Rewrite the part of the inspection excerpt that opens with the words containing "The inspectors utilized" and closes with "was answered No.", swapping "inspectors" for "reviewers" throughout.

___ SELECTED EXTRACT

Specifically, proceduralizing actions which could constitute unacceptable preconditioning, such as manipulating the physical condition of a SSC before or during TS surveillance or ASME Code testing, could mask the actual as-found condition of the SSC and result in an inability to verify the operability of the SSC.

The inspectors utilized IMC 0609, Attachment 0609.04, Initial Characterization of Findings, and concluded that the significance of this finding be determined using IMC 0609, Appendix A, The Significance Determination Process for Findings At-Power.

The inspectors determined that this finding was of very low safety significance because each question listed in IMC 0609, Appendix A, Exhibit 2, Mitigating Systems Screening Questions, was answered No.

The inspectors concluded that this finding was cross-cutting in the Human Performance, Change Management aspect because the licensee did not use a systematic process for evaluating and implementing change so nuclear safety remains the overriding priority.

______
___ ITEMS

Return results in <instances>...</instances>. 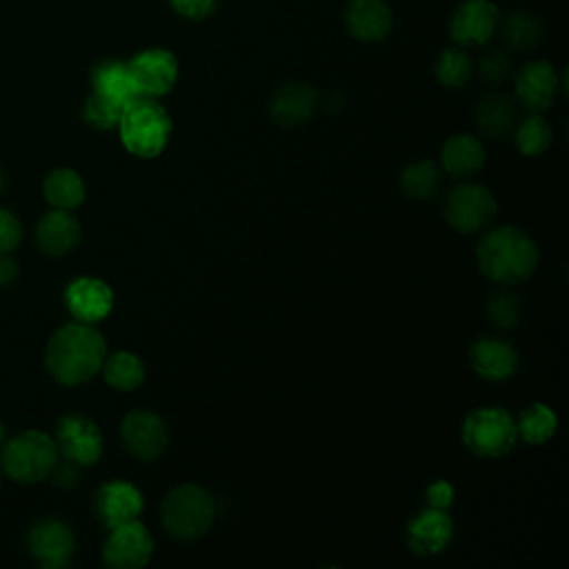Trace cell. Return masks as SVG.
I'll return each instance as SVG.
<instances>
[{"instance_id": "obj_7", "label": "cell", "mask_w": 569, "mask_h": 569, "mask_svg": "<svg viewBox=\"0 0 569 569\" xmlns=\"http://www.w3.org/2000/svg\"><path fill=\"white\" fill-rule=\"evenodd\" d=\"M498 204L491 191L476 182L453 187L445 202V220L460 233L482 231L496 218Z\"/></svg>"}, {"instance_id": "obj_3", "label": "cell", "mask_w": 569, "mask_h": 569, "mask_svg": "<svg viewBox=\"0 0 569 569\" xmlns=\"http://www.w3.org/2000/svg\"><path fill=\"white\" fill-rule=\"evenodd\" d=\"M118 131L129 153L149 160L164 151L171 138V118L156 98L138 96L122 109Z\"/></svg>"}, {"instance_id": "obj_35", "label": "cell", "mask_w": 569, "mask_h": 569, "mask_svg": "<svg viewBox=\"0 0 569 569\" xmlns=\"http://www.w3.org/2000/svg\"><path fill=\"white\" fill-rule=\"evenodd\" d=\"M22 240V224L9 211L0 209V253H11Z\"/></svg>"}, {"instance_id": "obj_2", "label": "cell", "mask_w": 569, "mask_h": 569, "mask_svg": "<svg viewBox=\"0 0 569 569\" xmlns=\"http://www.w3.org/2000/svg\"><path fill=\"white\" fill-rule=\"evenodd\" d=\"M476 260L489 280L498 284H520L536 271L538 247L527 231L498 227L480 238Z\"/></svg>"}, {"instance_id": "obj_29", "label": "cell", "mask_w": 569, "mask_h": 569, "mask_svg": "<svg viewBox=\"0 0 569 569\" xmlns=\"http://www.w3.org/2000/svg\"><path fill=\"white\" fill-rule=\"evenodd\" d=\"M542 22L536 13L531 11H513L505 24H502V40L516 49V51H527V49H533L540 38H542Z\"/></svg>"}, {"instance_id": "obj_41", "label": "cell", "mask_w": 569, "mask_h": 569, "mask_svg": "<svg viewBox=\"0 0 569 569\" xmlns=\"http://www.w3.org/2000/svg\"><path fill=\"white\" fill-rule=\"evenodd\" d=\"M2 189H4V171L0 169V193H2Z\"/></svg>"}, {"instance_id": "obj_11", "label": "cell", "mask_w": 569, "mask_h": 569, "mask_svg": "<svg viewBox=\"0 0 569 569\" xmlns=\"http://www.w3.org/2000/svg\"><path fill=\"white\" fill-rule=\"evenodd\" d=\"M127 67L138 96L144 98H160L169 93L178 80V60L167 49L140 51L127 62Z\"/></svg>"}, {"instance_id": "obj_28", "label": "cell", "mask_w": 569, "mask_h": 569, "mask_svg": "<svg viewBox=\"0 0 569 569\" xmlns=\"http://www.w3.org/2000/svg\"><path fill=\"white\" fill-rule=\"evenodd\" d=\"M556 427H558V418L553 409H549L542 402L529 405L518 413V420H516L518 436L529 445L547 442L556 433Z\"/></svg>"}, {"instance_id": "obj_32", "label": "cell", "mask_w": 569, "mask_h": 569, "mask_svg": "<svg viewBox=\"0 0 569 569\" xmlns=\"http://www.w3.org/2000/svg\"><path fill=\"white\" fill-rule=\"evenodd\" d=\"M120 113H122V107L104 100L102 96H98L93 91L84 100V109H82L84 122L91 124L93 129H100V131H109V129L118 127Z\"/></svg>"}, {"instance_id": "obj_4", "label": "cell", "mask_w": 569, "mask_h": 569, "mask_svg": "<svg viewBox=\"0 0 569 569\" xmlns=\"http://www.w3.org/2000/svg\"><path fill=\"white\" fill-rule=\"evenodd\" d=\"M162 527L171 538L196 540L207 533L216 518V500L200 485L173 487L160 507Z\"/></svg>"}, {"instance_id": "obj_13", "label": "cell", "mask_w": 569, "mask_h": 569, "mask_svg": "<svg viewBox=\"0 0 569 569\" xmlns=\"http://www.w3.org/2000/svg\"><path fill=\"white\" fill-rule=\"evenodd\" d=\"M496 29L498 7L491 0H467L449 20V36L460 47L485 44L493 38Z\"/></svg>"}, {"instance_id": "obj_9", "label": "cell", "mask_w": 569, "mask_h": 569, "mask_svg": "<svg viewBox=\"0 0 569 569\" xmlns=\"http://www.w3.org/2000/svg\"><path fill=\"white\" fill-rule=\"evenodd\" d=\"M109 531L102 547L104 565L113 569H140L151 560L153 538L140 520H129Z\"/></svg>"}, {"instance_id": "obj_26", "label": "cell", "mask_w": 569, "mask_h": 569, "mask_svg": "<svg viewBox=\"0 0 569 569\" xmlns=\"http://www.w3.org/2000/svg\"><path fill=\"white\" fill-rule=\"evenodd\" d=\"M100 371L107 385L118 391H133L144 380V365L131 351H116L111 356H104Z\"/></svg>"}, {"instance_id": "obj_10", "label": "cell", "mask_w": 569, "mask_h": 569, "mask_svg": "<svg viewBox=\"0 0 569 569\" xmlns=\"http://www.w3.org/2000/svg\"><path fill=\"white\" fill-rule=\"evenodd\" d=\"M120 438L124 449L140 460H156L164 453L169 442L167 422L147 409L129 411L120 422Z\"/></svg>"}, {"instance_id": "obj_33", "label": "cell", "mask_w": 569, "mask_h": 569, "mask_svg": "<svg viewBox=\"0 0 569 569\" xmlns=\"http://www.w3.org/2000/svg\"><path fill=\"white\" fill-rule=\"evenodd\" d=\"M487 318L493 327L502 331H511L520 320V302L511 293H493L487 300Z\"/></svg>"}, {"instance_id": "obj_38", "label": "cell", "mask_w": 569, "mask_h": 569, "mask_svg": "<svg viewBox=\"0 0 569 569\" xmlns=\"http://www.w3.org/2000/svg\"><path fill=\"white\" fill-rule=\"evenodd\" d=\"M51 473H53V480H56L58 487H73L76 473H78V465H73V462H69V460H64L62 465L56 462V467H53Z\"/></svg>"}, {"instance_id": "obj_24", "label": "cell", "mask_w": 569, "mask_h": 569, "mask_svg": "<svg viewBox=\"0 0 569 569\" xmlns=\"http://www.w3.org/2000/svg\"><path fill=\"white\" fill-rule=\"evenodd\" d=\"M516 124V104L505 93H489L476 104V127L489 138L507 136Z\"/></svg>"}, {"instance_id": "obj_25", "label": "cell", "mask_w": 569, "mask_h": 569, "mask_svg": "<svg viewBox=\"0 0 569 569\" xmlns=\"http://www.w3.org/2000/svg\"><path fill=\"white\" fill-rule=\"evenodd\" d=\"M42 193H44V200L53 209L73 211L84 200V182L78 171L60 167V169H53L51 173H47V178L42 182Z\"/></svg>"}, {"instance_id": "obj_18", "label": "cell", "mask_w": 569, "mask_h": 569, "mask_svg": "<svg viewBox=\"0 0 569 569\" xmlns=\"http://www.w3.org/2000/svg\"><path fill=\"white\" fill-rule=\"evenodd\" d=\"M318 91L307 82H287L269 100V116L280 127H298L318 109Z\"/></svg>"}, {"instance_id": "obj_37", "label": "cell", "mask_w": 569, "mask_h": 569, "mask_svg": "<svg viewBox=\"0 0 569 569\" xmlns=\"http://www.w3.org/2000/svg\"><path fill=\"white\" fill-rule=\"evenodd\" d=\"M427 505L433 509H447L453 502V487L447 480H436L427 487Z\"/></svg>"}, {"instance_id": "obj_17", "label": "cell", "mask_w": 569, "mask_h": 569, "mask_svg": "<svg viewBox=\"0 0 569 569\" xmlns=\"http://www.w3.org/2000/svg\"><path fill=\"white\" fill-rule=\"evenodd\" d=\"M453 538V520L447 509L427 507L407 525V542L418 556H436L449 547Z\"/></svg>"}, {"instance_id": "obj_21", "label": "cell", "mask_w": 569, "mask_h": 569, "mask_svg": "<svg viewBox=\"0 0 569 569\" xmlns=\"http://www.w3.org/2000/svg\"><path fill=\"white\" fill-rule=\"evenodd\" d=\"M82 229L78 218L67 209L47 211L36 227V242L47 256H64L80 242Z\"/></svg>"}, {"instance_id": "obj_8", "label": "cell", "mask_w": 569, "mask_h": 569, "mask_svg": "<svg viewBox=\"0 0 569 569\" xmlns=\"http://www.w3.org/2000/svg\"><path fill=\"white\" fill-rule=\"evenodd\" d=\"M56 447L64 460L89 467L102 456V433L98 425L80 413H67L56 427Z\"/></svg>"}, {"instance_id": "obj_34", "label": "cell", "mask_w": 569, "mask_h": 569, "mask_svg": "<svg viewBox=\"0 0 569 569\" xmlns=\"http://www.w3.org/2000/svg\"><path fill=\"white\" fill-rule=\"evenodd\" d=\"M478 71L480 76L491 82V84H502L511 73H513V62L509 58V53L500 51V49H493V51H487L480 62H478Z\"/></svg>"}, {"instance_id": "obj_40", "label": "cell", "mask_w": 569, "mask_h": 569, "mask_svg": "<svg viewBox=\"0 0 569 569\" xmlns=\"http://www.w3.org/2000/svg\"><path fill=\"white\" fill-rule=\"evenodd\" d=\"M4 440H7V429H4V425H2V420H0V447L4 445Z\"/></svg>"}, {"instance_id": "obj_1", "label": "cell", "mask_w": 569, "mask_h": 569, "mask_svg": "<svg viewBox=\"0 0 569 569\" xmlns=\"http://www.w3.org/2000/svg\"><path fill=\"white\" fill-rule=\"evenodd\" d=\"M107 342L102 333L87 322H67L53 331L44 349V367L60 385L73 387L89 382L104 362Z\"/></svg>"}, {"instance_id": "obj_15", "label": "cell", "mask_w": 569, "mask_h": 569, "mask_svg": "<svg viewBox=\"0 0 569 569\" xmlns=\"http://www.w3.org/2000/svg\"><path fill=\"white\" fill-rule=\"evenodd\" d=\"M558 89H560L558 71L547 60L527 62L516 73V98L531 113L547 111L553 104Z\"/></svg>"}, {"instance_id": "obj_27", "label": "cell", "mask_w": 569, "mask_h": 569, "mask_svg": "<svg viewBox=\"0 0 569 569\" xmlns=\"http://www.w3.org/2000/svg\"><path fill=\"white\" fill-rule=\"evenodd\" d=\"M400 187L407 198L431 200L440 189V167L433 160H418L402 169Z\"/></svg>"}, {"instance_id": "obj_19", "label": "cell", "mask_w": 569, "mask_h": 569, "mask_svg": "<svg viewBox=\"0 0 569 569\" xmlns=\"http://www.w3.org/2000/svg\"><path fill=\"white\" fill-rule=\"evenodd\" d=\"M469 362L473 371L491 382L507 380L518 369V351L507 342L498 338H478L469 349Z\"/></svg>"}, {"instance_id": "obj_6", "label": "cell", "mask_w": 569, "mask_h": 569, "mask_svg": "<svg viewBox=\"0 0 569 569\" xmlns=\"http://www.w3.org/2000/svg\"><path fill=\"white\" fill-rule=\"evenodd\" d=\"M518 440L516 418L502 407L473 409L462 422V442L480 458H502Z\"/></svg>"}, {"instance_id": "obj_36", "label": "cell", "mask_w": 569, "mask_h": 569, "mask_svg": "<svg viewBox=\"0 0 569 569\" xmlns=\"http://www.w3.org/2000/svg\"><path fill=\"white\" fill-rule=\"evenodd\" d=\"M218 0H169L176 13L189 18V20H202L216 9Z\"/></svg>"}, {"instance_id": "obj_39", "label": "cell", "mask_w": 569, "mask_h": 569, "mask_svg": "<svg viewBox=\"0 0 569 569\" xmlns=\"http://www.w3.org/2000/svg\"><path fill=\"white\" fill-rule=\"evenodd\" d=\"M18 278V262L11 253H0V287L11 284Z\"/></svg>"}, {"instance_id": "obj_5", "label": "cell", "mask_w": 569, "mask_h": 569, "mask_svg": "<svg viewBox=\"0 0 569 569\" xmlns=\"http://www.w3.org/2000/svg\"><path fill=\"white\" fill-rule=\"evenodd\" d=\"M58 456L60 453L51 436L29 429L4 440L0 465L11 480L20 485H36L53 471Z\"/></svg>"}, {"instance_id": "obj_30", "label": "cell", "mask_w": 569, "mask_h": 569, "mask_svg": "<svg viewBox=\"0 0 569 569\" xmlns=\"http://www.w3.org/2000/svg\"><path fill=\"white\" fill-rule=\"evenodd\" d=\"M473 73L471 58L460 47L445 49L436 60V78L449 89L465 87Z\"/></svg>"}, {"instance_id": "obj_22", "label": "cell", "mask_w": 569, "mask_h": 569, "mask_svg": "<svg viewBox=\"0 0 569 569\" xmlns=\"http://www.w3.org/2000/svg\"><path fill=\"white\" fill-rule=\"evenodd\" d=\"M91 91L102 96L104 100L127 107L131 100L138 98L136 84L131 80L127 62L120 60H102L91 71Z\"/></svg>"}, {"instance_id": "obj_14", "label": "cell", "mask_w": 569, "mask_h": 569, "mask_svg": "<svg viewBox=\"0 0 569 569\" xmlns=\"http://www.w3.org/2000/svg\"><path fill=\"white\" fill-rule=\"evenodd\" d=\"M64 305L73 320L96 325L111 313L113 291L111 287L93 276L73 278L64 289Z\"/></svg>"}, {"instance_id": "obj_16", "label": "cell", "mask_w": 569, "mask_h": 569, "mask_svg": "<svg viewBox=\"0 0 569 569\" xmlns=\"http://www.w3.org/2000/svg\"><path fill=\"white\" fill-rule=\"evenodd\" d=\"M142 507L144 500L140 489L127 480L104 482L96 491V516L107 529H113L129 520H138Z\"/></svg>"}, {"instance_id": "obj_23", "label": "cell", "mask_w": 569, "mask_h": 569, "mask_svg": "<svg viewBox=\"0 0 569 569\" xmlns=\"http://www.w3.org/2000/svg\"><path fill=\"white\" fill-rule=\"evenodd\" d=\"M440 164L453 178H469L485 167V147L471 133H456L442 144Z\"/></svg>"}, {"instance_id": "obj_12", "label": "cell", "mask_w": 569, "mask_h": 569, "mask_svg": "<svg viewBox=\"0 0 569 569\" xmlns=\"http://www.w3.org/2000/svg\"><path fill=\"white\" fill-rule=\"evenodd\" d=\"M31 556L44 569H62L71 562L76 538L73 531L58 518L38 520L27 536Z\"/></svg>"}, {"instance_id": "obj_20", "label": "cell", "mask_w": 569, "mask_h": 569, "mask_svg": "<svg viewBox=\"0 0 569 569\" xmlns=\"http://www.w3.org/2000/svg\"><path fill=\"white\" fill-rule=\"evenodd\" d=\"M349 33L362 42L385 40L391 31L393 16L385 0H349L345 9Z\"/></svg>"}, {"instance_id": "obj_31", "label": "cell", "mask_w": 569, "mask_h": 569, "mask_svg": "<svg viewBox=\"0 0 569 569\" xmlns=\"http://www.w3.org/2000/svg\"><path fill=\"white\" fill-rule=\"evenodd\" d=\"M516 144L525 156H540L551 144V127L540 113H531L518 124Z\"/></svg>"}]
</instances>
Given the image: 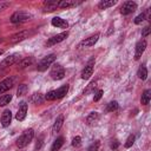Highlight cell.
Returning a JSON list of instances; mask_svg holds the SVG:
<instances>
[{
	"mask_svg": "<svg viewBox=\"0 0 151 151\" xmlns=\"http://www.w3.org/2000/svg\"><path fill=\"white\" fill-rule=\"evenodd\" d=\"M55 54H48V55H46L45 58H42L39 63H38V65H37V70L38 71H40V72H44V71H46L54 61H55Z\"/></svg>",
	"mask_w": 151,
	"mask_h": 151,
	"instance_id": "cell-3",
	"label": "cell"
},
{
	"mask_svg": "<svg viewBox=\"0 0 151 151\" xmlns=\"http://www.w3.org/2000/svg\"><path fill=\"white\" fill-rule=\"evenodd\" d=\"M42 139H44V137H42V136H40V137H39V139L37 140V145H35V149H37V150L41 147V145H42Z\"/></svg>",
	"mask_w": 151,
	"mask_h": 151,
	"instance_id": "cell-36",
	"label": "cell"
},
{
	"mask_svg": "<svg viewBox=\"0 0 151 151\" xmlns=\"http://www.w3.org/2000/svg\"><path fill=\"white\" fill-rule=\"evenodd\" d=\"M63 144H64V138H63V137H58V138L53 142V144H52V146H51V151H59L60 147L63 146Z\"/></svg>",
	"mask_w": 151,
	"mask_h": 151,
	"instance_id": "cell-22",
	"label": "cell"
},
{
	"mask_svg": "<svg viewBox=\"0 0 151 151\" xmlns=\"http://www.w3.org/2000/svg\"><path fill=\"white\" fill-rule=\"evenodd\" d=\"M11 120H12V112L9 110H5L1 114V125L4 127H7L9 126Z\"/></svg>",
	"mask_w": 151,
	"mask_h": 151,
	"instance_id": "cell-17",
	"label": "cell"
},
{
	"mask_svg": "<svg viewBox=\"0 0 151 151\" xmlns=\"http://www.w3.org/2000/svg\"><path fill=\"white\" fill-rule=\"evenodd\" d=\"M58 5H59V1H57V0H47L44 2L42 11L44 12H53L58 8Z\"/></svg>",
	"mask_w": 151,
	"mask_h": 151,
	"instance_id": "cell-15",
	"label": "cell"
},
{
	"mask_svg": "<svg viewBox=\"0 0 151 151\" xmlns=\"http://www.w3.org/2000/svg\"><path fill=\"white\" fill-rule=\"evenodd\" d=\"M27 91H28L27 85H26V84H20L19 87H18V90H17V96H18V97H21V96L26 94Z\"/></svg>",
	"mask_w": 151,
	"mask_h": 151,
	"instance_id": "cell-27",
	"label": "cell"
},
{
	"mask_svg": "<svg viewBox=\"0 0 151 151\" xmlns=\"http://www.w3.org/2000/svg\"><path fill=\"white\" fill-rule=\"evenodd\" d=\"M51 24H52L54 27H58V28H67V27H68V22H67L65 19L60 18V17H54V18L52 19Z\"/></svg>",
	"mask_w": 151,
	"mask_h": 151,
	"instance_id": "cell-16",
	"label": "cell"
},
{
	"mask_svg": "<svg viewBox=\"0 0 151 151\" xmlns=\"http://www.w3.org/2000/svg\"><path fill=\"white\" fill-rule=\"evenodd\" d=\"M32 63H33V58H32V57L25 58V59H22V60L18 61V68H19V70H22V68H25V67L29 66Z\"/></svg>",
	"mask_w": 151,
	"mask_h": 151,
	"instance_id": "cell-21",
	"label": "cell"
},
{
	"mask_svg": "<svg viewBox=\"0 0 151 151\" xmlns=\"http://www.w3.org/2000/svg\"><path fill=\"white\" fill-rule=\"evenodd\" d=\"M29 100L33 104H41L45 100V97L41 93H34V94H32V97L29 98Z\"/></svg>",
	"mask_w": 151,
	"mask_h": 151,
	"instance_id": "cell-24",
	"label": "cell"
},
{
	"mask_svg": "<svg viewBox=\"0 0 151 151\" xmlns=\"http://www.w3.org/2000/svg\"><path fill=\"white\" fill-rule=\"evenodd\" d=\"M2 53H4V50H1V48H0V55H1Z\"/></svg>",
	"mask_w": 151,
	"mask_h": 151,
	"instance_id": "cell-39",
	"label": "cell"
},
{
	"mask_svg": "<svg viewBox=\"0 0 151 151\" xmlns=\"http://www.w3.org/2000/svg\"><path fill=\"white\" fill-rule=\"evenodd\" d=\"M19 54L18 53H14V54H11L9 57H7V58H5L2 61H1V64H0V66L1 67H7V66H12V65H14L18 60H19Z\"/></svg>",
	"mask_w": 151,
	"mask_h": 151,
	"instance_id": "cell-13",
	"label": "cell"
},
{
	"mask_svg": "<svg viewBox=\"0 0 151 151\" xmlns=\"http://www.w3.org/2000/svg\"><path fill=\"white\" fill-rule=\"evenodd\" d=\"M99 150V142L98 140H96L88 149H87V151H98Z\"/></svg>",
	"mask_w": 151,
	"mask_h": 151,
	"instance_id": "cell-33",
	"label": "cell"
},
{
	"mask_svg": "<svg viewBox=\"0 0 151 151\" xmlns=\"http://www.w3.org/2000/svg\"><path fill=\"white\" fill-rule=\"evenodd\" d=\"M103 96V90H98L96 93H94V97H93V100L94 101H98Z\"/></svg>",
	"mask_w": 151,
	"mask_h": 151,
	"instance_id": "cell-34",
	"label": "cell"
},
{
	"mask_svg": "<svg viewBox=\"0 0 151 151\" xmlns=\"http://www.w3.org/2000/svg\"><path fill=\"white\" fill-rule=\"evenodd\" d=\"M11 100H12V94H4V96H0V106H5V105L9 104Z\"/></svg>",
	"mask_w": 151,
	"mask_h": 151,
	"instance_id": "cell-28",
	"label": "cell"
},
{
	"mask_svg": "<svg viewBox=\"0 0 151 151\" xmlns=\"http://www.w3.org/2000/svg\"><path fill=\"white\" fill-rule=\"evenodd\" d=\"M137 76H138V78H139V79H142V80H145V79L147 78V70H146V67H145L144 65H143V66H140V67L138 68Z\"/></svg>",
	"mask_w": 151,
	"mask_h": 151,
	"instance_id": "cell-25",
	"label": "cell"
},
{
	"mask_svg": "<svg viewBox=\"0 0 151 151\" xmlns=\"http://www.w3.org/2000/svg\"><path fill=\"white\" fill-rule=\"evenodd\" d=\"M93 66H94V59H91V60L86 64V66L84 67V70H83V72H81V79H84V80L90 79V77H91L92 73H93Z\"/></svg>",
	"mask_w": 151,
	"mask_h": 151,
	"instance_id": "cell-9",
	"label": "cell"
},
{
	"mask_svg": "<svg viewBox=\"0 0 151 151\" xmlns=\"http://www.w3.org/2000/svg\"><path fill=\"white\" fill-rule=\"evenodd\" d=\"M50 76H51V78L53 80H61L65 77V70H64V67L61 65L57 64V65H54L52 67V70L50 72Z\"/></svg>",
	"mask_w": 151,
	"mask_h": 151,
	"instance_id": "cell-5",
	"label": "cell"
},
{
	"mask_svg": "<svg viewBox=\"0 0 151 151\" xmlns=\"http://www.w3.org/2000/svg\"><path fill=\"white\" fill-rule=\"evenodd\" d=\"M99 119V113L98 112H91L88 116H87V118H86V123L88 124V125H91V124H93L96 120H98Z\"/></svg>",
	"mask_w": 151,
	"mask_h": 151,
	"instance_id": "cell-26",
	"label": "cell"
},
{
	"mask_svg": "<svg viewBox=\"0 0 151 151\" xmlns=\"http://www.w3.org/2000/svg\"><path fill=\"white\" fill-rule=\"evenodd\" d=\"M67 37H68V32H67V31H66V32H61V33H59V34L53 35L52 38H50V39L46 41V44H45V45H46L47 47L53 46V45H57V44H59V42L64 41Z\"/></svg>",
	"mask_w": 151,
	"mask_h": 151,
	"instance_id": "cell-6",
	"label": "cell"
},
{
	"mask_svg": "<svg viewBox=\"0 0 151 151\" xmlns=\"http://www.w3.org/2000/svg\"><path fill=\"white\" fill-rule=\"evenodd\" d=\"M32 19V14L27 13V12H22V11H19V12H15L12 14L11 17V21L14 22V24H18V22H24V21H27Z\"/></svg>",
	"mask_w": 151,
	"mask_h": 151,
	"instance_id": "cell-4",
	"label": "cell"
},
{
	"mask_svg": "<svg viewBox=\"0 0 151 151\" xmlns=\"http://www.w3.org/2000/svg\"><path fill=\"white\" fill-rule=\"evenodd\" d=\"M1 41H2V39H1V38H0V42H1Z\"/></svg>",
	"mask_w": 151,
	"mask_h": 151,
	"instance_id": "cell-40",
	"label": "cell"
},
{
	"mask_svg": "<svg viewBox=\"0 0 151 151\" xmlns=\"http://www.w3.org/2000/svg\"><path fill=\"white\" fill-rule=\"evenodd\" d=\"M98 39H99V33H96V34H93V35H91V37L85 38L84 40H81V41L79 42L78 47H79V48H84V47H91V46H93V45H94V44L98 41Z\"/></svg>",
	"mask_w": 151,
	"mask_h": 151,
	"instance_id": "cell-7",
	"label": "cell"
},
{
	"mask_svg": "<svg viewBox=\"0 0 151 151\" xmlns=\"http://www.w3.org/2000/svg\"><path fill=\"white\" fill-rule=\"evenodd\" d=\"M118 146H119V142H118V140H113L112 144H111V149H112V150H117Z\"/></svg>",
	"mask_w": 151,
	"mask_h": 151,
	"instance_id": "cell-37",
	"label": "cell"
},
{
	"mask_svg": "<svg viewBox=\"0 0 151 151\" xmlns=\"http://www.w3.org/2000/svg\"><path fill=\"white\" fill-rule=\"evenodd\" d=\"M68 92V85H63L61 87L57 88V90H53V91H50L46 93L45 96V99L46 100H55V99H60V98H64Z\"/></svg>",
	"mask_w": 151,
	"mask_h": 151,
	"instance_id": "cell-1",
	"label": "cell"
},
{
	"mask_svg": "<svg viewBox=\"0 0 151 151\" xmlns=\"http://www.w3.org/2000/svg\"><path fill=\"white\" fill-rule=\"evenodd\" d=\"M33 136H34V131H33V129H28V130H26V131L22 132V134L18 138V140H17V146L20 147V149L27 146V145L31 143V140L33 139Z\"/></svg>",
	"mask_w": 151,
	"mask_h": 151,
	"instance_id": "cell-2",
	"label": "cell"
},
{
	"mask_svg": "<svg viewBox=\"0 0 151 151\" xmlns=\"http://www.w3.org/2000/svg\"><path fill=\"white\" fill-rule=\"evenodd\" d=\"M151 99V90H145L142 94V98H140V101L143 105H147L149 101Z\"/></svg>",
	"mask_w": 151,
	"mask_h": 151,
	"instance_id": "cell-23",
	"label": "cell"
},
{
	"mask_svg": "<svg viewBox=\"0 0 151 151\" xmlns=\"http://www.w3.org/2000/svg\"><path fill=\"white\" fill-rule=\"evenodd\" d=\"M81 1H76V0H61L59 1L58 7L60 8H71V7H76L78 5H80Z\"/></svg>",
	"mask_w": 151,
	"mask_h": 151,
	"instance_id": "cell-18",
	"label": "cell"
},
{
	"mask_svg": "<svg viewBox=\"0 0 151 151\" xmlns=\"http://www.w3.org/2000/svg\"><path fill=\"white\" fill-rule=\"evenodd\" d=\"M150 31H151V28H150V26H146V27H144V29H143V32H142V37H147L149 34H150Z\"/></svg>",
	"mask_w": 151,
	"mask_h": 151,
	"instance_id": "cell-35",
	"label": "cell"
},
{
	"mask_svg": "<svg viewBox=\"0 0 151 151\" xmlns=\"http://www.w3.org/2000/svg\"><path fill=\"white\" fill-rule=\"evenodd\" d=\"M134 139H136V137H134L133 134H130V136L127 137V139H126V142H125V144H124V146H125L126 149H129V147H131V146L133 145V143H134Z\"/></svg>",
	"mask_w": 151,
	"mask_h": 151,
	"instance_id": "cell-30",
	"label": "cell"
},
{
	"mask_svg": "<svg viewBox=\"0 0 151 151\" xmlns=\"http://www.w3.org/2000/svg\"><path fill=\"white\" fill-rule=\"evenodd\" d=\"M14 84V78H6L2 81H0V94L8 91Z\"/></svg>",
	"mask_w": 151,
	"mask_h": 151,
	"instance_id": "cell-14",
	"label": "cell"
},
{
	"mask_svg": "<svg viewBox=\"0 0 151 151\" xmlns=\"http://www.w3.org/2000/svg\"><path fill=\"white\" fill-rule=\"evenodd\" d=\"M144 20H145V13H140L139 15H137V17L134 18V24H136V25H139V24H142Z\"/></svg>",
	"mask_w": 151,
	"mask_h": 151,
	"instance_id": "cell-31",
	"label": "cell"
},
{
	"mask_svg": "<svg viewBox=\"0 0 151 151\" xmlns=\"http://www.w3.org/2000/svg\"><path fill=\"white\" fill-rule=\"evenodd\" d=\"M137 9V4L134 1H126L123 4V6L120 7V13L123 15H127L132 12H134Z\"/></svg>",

______

RESPONSE FOR THIS EXERCISE:
The reviewers utilized IMC 0609, Attachment 0609.04, Initial Characterization of Findings, and concluded that the significance of this finding be determined using IMC 0609, Appendix A, The Significance Determination Process for Findings At-Power.

The reviewers determined that this finding was of very low safety significance because each question listed in IMC 0609, Appendix A, Exhibit 2, Mitigating Systems Screening Questions, was answered No.